A lot of the debate going into the second rest day of the Giro d’Italia was about the lack of excitement around the fight for the general classification. Over the last 15 stages, including three mountain stages, we’ve each day questioned whether it’ll be the day that the GC battle will finally ignite. Much to widespread disappointment, no duel has yet been unveiled. Instead we’ve been spectators to a very conservative race. But we’re not the only ones to be left wanting more.
“I’ve been slightly disappointed as well,” Geraint Thomas said in the Ineos Grenadiers press conference during the second rest day. “I’ve wanted to test myself against the other guys, but I can’t speak for the other teams, only this team.”
It’s not like there hasn’t been chances for a dash of excitement. While the route is heavily backloaded to the third week, there have been plenty of opportunities for the GC riders, on paper anyway. The Gran Sasso d’Italia was the first summit finish and the expectation was for the likes of Thomas, Primož Roglič (Jumbo-Visma), Remco Evenepoel (before he withdraw due to Covid-19), and João Almeida (UAE Team Emirates) to throw some punches on the steep gradients, but still nothing came of it. “There was a block headwind,” Thomas said of that particular stage, “there’s nothing you can do about that, so it was a bit of a stalemate.”
Stage four even provided an early opportunity, but “everyone was sussing each other out really, super early days," Thomas said. Then there was the chaotic stage 13, with the summit finish on the Crans Montana. And still nothing. Not even a second has moved between Thomas and Roglič in those two mountain tests. Instead, the GC looks pretty much the same as after the first rest day. The only change is that Thomas is no longer in pink. Bruno Armirail (Groupama-FDJ) instead is donning the maglia rosa with the Welsh rider 1-08 behind, having ceded his leading position after four days wearing the jersey.
This Giro's headlines have centred on the miserable weather, unfortunate crashes, the outbreak of Covid-19, and breakaway wins from the peloton's underdogs. However, this may also be the reason for the GC riders approaching the race with caution.
Thomas noted on previous editions of the Italian Grand Tour where early attacks in the mountains have eventually come back to bite a rider later in the race, eventually losing them the race.

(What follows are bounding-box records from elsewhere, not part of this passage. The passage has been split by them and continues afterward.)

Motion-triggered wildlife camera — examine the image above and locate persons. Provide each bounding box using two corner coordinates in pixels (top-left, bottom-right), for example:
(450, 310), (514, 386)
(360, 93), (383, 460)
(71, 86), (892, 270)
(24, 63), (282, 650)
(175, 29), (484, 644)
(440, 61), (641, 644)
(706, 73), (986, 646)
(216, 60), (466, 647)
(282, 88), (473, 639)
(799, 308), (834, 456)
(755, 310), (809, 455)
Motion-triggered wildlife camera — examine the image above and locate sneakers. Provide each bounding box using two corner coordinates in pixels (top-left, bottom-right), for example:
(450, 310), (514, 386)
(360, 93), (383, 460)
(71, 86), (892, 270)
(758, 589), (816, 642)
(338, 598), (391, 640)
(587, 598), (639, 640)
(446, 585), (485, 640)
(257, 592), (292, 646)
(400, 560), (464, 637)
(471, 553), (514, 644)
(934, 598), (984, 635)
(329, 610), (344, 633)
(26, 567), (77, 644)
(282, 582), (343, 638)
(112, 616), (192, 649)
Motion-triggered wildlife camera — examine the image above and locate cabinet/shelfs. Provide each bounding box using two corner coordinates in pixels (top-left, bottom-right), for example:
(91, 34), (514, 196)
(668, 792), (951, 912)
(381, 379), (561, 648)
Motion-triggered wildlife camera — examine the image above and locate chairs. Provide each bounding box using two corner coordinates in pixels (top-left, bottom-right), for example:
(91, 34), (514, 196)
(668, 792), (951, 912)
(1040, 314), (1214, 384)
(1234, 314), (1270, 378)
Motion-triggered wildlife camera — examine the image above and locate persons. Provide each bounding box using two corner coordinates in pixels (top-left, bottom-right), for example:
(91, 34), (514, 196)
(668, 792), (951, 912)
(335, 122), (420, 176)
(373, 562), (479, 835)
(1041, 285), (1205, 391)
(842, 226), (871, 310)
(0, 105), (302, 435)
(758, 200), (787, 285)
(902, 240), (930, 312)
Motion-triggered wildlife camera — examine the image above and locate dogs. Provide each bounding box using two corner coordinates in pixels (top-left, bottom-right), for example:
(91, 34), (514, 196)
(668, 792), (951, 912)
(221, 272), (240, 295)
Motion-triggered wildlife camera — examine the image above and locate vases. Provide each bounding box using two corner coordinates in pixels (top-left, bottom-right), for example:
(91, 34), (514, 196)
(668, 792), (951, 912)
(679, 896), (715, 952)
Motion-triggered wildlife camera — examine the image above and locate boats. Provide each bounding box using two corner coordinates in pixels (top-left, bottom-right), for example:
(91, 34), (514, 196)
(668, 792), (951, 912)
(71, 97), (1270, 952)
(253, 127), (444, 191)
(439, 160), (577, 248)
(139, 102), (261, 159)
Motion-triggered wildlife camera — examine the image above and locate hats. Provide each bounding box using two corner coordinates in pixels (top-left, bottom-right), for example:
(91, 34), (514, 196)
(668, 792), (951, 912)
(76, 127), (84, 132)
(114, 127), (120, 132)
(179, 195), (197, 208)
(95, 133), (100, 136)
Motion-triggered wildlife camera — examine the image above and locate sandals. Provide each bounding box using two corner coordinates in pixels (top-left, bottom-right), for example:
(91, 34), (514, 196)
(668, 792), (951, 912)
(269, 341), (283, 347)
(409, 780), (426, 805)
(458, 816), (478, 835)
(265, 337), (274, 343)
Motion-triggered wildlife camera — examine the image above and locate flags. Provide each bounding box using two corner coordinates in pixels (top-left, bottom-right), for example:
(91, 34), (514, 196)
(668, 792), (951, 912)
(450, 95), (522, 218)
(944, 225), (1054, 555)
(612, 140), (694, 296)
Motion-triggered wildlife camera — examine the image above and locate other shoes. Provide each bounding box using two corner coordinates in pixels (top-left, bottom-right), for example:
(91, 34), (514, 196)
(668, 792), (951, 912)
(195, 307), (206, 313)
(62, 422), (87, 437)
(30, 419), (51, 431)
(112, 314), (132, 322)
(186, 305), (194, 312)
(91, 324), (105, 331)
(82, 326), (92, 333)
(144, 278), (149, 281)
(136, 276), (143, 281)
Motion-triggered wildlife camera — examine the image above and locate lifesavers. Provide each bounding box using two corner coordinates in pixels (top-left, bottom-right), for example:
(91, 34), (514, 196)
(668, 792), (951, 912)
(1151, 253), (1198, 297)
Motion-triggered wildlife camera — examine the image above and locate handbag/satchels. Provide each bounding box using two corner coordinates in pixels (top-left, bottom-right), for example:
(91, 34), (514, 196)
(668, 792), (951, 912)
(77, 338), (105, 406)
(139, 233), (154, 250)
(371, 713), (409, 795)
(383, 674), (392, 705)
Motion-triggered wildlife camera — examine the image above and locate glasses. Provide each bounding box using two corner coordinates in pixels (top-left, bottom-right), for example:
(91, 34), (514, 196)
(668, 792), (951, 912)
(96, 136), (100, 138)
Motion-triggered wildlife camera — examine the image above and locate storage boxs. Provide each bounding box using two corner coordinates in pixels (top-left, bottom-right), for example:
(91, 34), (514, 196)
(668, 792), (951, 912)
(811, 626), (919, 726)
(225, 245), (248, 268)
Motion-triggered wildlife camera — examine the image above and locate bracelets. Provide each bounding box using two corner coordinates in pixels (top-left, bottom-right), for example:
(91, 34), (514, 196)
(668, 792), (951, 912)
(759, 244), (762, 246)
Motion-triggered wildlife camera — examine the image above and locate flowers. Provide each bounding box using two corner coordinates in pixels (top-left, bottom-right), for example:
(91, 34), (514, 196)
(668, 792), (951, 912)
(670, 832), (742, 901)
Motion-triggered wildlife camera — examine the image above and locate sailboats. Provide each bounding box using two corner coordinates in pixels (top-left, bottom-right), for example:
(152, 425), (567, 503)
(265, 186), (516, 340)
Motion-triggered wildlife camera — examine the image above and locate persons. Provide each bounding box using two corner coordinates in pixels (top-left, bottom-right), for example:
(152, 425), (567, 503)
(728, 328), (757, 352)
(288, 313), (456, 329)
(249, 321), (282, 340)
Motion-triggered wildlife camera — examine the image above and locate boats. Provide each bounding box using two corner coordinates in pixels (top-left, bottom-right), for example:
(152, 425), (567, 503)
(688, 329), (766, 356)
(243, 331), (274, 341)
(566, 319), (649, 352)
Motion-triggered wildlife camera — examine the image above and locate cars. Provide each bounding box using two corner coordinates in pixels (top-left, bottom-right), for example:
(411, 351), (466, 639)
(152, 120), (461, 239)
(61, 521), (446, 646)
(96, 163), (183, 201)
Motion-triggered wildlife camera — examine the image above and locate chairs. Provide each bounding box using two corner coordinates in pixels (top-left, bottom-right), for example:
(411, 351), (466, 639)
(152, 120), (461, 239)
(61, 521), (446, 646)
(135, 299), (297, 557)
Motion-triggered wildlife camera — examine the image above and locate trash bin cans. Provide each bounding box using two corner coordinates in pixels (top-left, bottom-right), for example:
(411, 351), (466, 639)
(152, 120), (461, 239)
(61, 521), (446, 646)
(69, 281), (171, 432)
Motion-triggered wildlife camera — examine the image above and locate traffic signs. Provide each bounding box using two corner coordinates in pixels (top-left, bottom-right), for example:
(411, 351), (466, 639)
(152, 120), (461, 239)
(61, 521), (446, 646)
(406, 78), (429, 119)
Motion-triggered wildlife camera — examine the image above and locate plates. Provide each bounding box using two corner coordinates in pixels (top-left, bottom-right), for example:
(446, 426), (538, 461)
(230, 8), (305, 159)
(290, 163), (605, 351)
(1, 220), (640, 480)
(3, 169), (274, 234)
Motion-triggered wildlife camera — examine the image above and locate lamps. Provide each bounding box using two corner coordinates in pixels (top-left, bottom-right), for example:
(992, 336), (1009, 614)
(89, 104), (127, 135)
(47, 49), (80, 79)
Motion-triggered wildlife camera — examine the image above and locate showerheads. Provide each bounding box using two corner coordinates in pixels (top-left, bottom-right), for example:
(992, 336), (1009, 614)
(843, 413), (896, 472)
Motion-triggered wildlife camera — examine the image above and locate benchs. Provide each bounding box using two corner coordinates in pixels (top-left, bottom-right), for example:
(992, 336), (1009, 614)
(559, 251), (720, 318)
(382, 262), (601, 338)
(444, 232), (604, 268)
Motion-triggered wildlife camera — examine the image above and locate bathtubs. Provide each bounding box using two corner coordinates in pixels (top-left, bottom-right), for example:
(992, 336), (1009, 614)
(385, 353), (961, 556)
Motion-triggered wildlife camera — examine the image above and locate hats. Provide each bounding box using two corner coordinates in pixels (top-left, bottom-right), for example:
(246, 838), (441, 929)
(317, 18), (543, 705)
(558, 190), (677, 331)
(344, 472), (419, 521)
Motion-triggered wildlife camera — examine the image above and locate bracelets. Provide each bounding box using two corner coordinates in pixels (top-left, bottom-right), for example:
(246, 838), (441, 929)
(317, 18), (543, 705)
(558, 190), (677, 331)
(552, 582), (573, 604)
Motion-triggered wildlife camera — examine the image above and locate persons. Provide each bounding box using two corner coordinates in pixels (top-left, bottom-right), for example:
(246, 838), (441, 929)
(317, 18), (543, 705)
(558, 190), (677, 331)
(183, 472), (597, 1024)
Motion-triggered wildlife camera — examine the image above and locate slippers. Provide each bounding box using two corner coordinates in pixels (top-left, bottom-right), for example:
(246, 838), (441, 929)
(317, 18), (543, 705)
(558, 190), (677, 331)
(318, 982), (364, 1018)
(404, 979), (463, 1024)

“Obviously, it is entertainment,” he added. “But I certainly want to win the race and I don’t want to just attack for the entertainment and then just blow myself up and somebody else profit from it.”
After the second rest day, a brutal week in the mountains follows, with two gruelling road stages and one tough mountain time trial. Such conservative racing by the GC riders may help them to reap the rewards as they take on the coming stages having played it cool for the past two weeks, and all of the top three will want an advantage heading into the final race against the clock.
Nevertheless, looking ahead, Thomas said he is confident going into the final week with his Ineos team despite the fine margins between Roglič, Almeida, and himself.
“I think the next three mountain stages will be interesting because we’re all going to look if we can try and get something over the others,” he said. “But I don't think any of us are going to feel comfortable with the situation at the moment, between me and Primož there is only two seconds.”
The battle for the maglia rosa should take off in earnest on stage 16, with only two more opportunities to add some comfort ahead of the time trial and before the peloton arrives in Rome. But with only five stages to go, if someone doesn’t make any moves tomorrow, when will they?